- **UNTERSUCHTER TEXT**
Komplexe Verteilung schafft teilweise Planungssicherheit
Zudem ist nicht sicher, welcher Anteil der Leistungen überhaupt honoriert wird. Das betrifft den zweiten Aspekt. Die Vertragspartner standen hier vor einer sehr schweren Aufgabe. Begrenzte Mittel müssen auf prinzipiell unbegrenzte Leistungen verteilt werden. Es muss daher einen Plan für gekürzte Zahlungen geben. Diese Schattenseite ist angesichts der gesetzlichen Vorgaben unvermeidbar. Die helle Seite des Themas ist der Mechanismus, mit dem dieses Problem angegangen wird. Es gibt zwei Schritte mit einer ungekürzten und einer gekürzten Honorierung. Letztere teilt sich weiter in drei Prioritätsstufen. Das klingt kompliziert, aber es sorgt für ziemlich viel Planungssicherheit. Die Apotheken können Dienstleistungen für 1000 Euro pro Quartal erbringen und erhalten dafür eine sichere Honorierung. Auch wenn einige Apotheken in sehr großem Stil Dienstleistungen anbieten, bleiben allen jeweils die 1000 Euro pro Quartal mit den festlegten Preisen. Was darüber hinausgeht, kann gekürzt werden. Dabei ist das Kürzungsrisiko umso größer, je niedriger die Priorität der Leistung ist. Die verbliebenen Mittel werden also nicht gleichmäßig auf alle Leistungen verteilt. Damit soll ein Anreiz gesetzt werden, die höher priorisierten Leistungen zu erbringen. So schreibt es auch die ABDA.

- **AUSGANGSMATERIAL**
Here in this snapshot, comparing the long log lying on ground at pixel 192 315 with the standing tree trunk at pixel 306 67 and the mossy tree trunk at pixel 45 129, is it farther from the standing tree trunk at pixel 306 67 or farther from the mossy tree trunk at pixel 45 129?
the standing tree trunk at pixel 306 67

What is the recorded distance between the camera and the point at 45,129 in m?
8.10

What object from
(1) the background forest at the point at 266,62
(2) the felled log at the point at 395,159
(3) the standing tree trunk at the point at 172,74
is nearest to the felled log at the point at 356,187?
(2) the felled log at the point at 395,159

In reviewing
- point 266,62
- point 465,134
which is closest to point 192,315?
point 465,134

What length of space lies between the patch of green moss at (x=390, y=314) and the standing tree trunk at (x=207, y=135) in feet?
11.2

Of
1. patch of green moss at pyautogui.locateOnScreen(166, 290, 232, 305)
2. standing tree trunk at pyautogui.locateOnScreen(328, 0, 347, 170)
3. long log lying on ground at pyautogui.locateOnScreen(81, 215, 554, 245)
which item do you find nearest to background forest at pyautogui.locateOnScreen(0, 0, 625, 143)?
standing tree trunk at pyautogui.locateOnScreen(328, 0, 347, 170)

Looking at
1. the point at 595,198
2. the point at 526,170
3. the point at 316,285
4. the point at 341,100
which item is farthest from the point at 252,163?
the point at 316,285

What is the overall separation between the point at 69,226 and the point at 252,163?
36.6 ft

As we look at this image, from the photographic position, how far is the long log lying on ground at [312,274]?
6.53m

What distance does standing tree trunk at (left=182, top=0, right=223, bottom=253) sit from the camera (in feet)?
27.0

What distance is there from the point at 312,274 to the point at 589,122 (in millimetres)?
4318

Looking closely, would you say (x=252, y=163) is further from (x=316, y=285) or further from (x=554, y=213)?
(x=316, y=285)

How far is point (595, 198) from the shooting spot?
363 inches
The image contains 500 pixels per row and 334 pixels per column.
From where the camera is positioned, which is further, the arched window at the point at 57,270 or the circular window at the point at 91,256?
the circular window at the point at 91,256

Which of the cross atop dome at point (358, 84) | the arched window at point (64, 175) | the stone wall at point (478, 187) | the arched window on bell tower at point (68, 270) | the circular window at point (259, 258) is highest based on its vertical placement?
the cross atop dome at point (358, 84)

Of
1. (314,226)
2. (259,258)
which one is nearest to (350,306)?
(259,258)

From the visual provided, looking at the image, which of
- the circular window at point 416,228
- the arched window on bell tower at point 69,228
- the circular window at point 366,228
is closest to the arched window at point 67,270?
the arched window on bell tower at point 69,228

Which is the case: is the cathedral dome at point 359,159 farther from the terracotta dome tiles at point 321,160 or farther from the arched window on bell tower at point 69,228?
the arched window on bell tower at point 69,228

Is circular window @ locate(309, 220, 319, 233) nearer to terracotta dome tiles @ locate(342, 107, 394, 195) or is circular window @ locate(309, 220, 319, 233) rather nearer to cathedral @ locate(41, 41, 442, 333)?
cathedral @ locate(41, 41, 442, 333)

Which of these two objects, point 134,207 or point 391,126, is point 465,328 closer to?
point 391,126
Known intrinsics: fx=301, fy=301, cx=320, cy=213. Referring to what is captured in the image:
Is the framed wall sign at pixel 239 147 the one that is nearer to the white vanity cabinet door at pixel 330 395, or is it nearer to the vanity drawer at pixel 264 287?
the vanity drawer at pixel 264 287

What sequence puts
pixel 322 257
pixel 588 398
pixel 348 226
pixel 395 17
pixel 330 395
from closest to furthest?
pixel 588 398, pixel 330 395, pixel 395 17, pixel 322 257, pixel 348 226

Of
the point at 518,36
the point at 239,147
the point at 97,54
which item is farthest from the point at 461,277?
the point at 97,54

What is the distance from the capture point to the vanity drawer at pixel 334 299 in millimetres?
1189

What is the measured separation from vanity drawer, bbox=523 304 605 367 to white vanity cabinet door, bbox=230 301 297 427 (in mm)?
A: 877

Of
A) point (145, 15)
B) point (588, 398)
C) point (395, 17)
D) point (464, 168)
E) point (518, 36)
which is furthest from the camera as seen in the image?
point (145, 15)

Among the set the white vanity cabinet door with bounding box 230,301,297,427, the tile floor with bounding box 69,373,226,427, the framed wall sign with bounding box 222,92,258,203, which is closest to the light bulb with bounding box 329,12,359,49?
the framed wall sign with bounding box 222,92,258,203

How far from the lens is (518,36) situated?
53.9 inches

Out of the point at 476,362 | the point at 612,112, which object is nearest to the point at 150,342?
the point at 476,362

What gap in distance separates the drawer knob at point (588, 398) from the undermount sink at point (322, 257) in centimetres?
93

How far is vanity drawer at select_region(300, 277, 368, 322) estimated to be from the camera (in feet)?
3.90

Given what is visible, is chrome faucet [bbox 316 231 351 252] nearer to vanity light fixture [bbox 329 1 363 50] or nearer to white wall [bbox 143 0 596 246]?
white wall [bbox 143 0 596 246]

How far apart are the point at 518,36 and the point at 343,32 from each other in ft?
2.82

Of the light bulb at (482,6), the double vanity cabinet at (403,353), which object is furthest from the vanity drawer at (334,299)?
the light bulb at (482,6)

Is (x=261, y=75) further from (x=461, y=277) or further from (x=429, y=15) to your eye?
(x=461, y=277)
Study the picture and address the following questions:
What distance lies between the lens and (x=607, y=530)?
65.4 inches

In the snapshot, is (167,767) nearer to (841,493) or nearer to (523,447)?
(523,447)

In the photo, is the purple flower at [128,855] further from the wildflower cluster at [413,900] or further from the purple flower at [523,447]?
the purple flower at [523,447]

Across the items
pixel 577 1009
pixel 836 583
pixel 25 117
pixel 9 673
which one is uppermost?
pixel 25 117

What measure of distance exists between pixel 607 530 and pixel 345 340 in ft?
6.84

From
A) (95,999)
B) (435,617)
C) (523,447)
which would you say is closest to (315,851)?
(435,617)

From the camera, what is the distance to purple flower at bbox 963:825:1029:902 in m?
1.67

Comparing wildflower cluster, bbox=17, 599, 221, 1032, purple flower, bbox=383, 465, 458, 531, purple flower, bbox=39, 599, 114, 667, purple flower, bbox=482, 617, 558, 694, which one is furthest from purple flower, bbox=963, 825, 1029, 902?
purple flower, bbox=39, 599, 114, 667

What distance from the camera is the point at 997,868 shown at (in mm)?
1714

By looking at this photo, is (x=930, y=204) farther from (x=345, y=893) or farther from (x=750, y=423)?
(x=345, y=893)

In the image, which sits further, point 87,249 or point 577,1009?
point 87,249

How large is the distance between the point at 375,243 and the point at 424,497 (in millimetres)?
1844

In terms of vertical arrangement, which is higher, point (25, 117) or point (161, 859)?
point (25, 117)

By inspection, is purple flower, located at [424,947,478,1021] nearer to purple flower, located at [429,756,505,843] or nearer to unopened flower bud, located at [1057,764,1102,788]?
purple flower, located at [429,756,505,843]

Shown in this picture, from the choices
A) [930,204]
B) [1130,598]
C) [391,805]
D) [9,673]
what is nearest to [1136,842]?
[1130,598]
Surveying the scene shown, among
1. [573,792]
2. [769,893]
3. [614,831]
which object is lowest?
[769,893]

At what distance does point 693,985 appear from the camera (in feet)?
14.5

- **AUFGABE**
Passen die Aussagen (a), (b) und (c) zum Text über die Honorierung der Apotheken? Antworte jeweils mit Ja oder Nein und führe die entscheidenden Worte aus dem Text wörtlich an.
(a) Die gekürzte Honorierung ist in drei Prioritätsstufen aufgeteilt.
(b) Die verbliebenen Mittel werden gleichmäßig auf alle Leistungen verteilt.
(c) Für Dienstleistungen bis 1000 Euro pro Quartal bekommen die Apotheken eine sichere Honorierung.

- **LÖSUNG**
(a) Ja: „Letztere teilt sich weiter in drei Prioritätsstufen.“
(b) Nein: „Die verbliebenen Mittel werden also nicht gleichmäßig auf alle Leistungen verteilt.“
(c) Ja: „Die Apotheken können Dienstleistungen für 1000 Euro pro Quartal erbringen und erhalten dafür eine sichere Honorierung.“